This software was built with Processing during the Spring 2006 semester at ITP in Dan Shiffman's courses: Programming from A to Z, and The Nature of Code. The parsing, spidering, and Bayesian filtering code comes directly from Dan's weekly exercises. I would have never been able to figure any of this stuff out if it weren't for Dan's unparalleled ability to explain advanced programming concepts to people like me.

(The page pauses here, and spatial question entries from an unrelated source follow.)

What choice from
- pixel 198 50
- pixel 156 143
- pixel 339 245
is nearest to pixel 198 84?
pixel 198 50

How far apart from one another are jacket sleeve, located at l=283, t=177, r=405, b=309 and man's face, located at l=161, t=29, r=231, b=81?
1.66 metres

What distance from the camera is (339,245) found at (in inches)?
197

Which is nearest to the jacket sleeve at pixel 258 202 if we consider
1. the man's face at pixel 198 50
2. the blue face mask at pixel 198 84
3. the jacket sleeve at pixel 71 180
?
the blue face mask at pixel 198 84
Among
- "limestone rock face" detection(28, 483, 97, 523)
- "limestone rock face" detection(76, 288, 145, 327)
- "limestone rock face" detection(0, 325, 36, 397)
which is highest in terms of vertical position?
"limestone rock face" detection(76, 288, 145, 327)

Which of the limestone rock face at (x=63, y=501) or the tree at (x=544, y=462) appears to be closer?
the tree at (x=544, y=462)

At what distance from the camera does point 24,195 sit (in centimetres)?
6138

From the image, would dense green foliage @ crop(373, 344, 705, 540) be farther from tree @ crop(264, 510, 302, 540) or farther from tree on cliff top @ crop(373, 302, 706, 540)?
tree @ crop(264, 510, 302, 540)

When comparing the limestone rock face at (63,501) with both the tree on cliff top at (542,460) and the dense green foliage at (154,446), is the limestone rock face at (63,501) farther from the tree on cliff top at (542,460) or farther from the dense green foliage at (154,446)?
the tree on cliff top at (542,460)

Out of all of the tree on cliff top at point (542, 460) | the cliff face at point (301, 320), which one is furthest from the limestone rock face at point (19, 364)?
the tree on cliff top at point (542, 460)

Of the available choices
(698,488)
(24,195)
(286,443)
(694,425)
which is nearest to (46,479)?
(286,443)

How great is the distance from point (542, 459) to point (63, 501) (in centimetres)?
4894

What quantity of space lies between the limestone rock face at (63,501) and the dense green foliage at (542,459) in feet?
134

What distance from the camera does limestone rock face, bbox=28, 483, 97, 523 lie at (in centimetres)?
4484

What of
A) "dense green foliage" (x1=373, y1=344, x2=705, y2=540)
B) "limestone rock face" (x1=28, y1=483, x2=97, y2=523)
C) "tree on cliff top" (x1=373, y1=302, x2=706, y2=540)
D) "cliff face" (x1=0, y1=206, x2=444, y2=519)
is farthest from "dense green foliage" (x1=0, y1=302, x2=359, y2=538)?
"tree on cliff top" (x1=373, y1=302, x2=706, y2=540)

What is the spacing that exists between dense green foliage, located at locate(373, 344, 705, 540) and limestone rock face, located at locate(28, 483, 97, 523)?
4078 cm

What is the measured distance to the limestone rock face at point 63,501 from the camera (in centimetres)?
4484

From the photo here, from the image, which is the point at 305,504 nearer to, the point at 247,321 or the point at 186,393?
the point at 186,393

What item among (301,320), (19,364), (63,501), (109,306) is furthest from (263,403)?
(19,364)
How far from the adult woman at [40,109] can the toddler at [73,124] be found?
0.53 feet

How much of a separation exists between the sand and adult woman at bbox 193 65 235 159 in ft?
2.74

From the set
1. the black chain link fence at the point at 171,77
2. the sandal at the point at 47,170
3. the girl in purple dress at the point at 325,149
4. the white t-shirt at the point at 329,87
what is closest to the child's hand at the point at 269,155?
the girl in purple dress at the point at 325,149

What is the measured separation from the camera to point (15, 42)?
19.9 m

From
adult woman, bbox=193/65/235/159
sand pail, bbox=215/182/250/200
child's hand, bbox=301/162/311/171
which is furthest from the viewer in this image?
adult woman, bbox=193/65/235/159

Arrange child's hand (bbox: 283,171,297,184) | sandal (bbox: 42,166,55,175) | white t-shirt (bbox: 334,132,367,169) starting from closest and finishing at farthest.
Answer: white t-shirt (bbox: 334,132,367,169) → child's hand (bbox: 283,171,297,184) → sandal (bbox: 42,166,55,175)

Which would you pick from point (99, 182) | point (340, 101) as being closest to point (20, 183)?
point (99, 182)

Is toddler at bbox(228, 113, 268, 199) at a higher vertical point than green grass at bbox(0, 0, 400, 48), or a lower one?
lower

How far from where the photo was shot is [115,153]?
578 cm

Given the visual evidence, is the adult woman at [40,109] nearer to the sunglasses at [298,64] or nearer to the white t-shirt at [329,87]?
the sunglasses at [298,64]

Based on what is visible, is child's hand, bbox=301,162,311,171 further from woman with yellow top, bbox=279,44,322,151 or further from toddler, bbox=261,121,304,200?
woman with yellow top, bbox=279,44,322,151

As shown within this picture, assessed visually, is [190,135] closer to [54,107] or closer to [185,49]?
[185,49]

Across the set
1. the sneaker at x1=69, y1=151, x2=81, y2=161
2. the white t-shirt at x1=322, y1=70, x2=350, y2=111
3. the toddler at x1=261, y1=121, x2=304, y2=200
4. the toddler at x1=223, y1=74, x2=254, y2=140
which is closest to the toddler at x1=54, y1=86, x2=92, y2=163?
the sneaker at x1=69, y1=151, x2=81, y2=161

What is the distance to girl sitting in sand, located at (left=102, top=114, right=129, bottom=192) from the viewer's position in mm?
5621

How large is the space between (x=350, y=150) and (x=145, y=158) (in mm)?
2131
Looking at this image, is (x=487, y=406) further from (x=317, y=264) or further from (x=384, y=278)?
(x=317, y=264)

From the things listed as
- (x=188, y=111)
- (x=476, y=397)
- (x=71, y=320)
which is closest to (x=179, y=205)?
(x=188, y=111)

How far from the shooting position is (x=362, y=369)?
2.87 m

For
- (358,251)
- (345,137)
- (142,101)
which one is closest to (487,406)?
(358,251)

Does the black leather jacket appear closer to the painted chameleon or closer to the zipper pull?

We've been told that we are in the midst of an "information revolution" and that "aggregate human knowledge" is doubling at an exponential rate. But what and where is all of this information? Much of it is simply our own conversations with each other. We gossip about each other, complain about popular culture, and argue about politics as we always have, except now we're using computers to do it. We are filling databases with terabytes of vernacular language. We generally consider the majority or this language to be noise because it's not relevant to whatever task may be at hand. We're letting the software we use frame our conception of the data. However, if we make new software we can begin to form new conceptions. If we conceive of these databases not only as information to be searched and sorted through, but as a vast new landscape of recorded human experience we can begin to render them as such. This software looks for conversational language on the web, based on a search query, and generates large-format social landscapes using a set of programmatic drawing assets.

Looking For Conversations

The software accepts a command-line search query which uses the Google API to scrape the web for content. As it searches, certain web pages are prioritized (social-software sites like myspace, online forums, blogs), and others are skipped over (news sites, wikipedia entries). This content is collected, parsed, and broken down into small one or two sentence snippets. A bayesian filter then checks each snippet to see if it qualifies as vernacular language. The filter works in the same way as a spam filter: it compares the snippet to a collection of "good" text, and to a collection of "bad" text, and then disregards the "bad" (in this case the "good" is vernacular language and the "bad" is a collection of articles, essays, and other expository writing samples). The result is an array of small conversational blurbs.

Generating A Landscape

Originally, my intent was to explore algorithms for visually displaying these language blurbs spatially by letting them self-organize into conversation clusters. I devised a silly and contrived method of assigning each blurb a personality value based on its content. My hope was that I could generate new and interesting conversations with bits of dialog culled from entirely different online spaces. When I implemented this algorithm I was pleased with the compositions, but not only did the software take too long to run, but the resulting conversation clusters seemed arbitrary. In the end, I created an algorithm that simply generated the conversation clusters randomly. The effect was the same and it was much more efficient.

Drawing Programmatically

The blurbs are rendered using a set of programmatic drawing assets. For each blurb, a figurative representation and a block of text is rendered. The diversity of the figurative representations is achieved by assigning probabilities to the different elements that make up the figure (there's a 30% chance that any given figure's shoes will have heels). The text blocks are rendered using a programmatic type-face which simply draws each blurb a little differently each time. At this point the probabilities and the algorithms used to generate the drawings are not tied to the content of the language they are rendering in any way. I'm currently exploring new ways to connect the drawing algorithms to the content of the drawings.